AIM OF THE EXERCISE: Reproduce the whole market visit text word for word.

SOURCE PASSAGE:
I'm keen to share things that I've done with others - I love learning about culture and history, I know the importance of great service, good quality products and positive experiences. I love to experience life's opportunities. I live in Melbourne.
Published September 23rd 2014
It's worth a short Sunday drive to this lovely market
On this Sunday morning, I'm out for a drive just a few minutes north of Doncaster and I arrive at Eltham - a lovely, semi-rural suburb in bushland setting. A big yellow banner invites me towards Alistair Knox Park where, under their historic trestle railway bridge, I find the Eltham Community Craft and Produce Market.
I easily find a car park under the bridge and there's more surrounding the sports oval. A short walk brings me to the market entrance. The first stalls are coffee and eatables. As I wander, I notice a distinct sense of sustainable living and environmental awareness here. Several vendors have items of only Australian produce - and some have used their ingenuity to alter traditional recipes or approaches to do this.
At Steffens, the Pesto contains Australian grown nuts (macadamia, I think) instead of the traditional pine nuts which would need to be imported. The pesto is bright green too - which shows its freshness, made just last evening - and its large proportion of actual basil, not a filler or supplement. There's Koala Honey and David Strutt's cold pressed extra virgin olive oil, then natural Peanut Butter.
If you chat to these vendors long enough you'll understand this is more than just a place to buy things – several traders are in this for the long haul. Giovanna Sica, for example, has been making her Handmade Biscotti for over 20 years.

Spatial reasoning question data:
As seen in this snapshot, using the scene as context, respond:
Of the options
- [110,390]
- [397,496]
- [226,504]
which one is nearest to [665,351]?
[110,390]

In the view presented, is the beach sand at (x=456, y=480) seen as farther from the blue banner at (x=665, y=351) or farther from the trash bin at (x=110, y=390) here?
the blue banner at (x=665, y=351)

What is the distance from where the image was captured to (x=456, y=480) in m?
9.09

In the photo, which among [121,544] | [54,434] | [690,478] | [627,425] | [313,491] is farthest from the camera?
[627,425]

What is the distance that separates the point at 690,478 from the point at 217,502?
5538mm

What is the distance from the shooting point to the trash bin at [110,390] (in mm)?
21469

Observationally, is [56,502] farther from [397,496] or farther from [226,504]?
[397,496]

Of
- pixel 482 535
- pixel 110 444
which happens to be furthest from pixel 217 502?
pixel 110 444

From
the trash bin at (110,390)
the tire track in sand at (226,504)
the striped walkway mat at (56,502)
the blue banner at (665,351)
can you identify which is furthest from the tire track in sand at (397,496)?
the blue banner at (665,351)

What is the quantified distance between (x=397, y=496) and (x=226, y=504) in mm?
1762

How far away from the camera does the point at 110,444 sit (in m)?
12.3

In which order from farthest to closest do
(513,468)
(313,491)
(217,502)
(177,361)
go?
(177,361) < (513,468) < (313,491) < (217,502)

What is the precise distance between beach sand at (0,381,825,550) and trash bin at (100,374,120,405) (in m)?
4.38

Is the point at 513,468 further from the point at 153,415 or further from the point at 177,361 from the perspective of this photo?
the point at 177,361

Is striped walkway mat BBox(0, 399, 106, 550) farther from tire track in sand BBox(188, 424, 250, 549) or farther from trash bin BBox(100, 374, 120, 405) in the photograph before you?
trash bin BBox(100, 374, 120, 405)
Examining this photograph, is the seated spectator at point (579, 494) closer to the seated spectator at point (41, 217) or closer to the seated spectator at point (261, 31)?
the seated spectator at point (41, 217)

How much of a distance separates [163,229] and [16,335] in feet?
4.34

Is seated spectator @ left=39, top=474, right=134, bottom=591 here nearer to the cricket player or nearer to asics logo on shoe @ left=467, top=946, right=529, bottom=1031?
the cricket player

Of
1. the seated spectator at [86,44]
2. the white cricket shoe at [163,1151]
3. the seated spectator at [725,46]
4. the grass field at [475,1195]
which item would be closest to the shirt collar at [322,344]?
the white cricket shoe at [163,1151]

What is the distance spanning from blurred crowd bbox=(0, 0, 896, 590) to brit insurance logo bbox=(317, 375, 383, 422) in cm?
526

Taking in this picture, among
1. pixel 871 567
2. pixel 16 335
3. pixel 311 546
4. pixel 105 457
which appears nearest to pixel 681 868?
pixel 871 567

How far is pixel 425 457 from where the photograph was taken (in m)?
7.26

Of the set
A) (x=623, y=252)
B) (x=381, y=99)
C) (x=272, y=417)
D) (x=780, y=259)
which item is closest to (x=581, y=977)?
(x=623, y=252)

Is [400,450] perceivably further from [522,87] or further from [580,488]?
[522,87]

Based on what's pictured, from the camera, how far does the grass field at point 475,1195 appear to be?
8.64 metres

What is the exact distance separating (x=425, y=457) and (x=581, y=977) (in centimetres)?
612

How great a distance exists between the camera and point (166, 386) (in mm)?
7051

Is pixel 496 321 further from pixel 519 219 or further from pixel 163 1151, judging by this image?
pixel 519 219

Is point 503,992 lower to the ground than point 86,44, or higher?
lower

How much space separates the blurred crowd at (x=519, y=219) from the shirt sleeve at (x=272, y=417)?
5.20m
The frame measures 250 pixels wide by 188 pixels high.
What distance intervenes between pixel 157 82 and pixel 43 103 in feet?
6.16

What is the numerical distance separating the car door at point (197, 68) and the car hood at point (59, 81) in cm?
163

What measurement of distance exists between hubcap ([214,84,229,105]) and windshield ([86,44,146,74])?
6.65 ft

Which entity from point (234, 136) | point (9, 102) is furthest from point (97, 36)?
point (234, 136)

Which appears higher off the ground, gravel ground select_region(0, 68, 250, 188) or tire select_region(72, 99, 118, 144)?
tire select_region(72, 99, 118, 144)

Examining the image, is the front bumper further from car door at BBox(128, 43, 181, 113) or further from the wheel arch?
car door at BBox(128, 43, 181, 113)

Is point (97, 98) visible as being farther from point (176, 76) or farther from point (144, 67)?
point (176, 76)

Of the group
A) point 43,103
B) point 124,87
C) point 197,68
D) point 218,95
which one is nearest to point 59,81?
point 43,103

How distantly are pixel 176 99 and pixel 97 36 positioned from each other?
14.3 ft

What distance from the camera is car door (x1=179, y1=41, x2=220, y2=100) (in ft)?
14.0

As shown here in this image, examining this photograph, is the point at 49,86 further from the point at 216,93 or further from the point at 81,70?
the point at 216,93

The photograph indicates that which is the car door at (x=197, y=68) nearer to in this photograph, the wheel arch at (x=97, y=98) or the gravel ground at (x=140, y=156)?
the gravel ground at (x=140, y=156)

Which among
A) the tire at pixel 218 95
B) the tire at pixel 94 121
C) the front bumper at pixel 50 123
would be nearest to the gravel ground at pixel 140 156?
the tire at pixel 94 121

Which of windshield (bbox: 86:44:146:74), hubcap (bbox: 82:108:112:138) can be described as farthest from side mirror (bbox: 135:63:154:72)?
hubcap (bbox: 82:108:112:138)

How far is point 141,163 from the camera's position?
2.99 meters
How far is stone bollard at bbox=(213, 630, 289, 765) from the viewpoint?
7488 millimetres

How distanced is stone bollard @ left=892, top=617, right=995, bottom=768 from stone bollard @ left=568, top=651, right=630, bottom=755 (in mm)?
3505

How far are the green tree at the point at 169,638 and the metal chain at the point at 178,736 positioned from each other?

ANSWER TO THE TASK:
I'm keen to share things that I've done with others - I love learning about culture and history, I know the importance of great service, good quality products and positive experiences. I love to experience life's opportunities. I live in Melbourne.
Published September 23rd 2014
It's worth a short Sunday drive to this lovely market
On this Sunday morning, I'm out for a drive just a few minutes north of Doncaster and I arrive at Eltham - a lovely, semi-rural suburb in bushland setting. A big yellow banner invites me towards Alistair Knox Park where, under their historic trestle railway bridge, I find the Eltham Community Craft and Produce Market.
I easily find a car park under the bridge and there's more surrounding the sports oval. A short walk brings me to the market entrance. The first stalls are coffee and eatables. As I wander, I notice a distinct sense of sustainable living and environmental awareness here. Several vendors have items of only Australian produce - and some have used their ingenuity to alter traditional recipes or approaches to do this.
At Steffens, the Pesto contains Australian grown nuts (macadamia, I think) instead of the traditional pine nuts which would need to be imported. The pesto is bright green too - which shows its freshness, made just last evening - and its large proportion of actual basil, not a filler or supplement. There's Koala Honey and David Strutt's cold pressed extra virgin olive oil, then natural Peanut Butter.
If you chat to these vendors long enough you'll understand this is more than just a place to buy things – several traders are in this for the long haul. Giovanna Sica, for example, has been making her Handmade Biscotti for over 20 years.